8. The method of claim 7, wherein the determining of the size of the real object based on the result of comparing the first difference and the second difference comprises:

in response to the first difference being less than the second difference, determining the first size as the size of the real object; and

in response to the first difference being greater than or equal to the second difference, determining the second size as the size of the real object.

9. The method of claim 1, wherein the determining of the first length comprises determining the first length based on a bounding box for detecting the captured object.

10. The method of claim 1, wherein

the captured object includes a road sign, and

the road sign includes any one or any combination of any two or more of a speed sign, a distance sign, and a milestone.

11. The method of claim 1, further comprising correcting the target distance using speed information of the apparatus and a Kalman filter.

12. The method of claim 1, wherein the single camera comprises a pinhole camera.

13. The method of claim 1, further comprising correcting a position of the apparatus by mapping the target distance to map information.

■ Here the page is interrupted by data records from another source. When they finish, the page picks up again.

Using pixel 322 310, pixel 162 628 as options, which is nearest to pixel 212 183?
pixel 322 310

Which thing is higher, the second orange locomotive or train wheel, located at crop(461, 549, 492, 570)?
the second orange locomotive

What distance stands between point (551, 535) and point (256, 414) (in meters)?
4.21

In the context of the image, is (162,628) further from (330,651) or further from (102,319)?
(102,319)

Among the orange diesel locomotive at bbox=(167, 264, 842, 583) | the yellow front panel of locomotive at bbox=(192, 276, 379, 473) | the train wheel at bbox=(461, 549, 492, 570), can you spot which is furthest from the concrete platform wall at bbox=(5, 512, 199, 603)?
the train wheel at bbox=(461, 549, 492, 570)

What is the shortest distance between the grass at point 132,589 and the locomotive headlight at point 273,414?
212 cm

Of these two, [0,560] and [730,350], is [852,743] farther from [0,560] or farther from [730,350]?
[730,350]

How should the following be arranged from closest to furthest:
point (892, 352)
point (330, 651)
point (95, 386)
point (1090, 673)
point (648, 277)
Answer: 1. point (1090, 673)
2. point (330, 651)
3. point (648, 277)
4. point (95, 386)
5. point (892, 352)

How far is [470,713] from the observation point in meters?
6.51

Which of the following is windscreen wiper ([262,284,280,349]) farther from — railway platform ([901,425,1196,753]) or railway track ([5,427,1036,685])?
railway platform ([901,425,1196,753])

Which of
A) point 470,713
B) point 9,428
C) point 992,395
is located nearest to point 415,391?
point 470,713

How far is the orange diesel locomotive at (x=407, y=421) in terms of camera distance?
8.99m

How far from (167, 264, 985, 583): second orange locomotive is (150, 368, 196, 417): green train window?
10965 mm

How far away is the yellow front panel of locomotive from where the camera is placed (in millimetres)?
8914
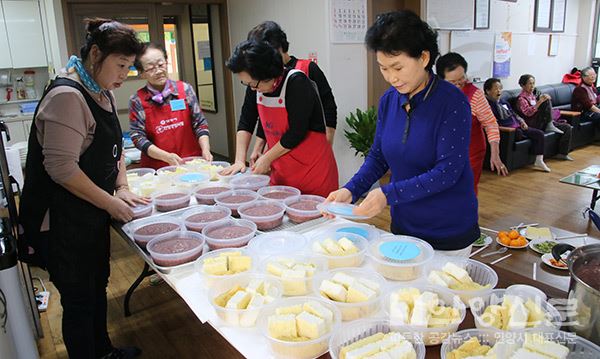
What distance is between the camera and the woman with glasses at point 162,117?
262cm

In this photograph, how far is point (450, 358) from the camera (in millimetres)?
906

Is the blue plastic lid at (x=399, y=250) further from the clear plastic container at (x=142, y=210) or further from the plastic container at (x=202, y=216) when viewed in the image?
the clear plastic container at (x=142, y=210)

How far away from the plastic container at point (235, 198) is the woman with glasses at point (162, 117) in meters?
0.66

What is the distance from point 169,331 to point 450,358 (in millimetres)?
1984

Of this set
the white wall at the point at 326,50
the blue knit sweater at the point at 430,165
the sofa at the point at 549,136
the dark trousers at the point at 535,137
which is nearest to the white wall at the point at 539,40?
the sofa at the point at 549,136

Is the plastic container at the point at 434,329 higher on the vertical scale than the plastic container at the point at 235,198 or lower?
lower

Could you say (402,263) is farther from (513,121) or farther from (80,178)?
(513,121)

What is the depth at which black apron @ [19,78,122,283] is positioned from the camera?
1595mm

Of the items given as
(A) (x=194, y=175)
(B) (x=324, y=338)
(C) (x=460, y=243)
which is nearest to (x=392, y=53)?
(C) (x=460, y=243)

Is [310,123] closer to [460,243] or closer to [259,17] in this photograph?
[460,243]

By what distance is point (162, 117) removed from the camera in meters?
2.74

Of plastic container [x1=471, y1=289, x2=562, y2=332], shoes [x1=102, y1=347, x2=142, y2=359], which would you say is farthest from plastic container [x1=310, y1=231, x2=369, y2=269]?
shoes [x1=102, y1=347, x2=142, y2=359]

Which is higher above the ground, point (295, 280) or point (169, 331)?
point (295, 280)

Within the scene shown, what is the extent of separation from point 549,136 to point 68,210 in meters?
6.17
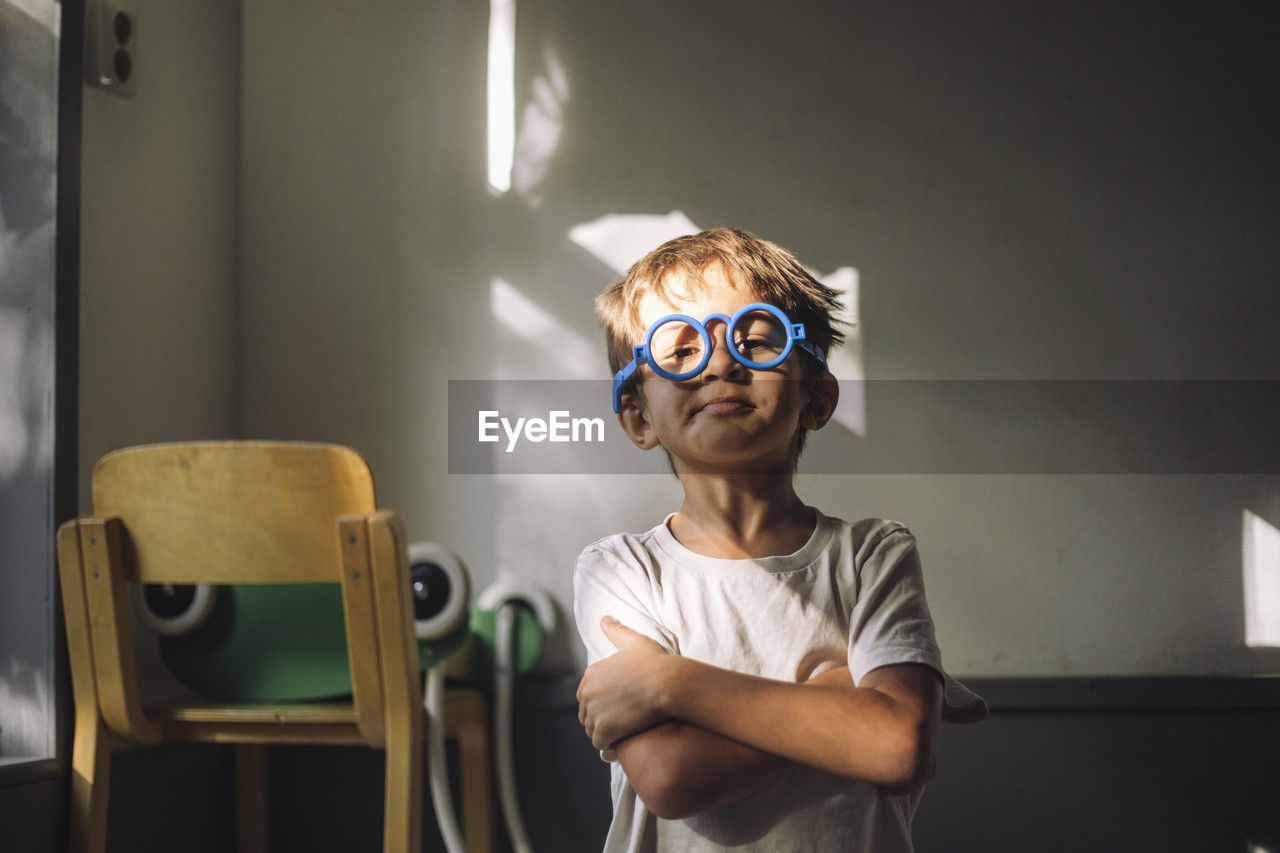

14. A non-transitory computer-readable storage medium storing instructions that, when executed by one or more processors, configure the one or more processors to perform the method of claim 1.

15. An apparatus comprising:

one or more processors configured to:

determine a first length of a captured object included in an image frame captured by a single camera;

determine a second length of a real object corresponding to the captured object; and

estimate a target distance between an apparatus and the real object based on a ratio between the first length and the second length.

16. The apparatus of claim 15, wherein, for the determining of the second length, the one or more processors are configured to:

determine a size of the real object from among standardized sizes of the real object; and

determine the second length using the determined size.

17. The apparatus of claim 16, wherein

the image frame includes a first image frame and a second image frame each including the captured object, and

for the determining of the size of the real object, the one or more processors are configured to:

determine a moving distance variation of the apparatus between the first image frame and the second image frame based on speed information of the apparatus;

determine distance variations between a first fixed object included in the first image frame and a second fixed object included in the second image frame based on each of the standardized sizes of the real object; and

determine the size of the real object based on a result of comparing the moving distance variation of the apparatus and the distance variations.

18. The apparatus of claim 17, wherein

the standardized sizes of the real object include a first size and a second size different from the first size, and

for the determining of the distance variations, the one or more processors are configured to:

determine a first distance variation between the first fixed object and the second fixed object based on the first size; and

determine a second distance variation between the first fixed object and the second fixed object based on the second size.

19. The apparatus of claim 18, wherein, for the determining of the size of the real object, the one or more processors are configured to:

determine a first difference between the moving distance variation of the apparatus and the first distance variation;

determine a second difference between the moving distance variation of the apparatus and the second distance variation; and

determine the size of the real object based on a result of comparing the first difference and the second difference.

20. A vehicle comprising:

a single camera configured to capture an image frame including a fixed object; and

one or more processors configured to:

determine a first length of the fixed object included in the image frame;

determine a second length of a real fixed object corresponding to the fixed object;

estimate a target distance between the vehicle and the real fixed object based on a ratio between the first length and the second length; and

correct a position of the vehicle by mapping the target distance to map information.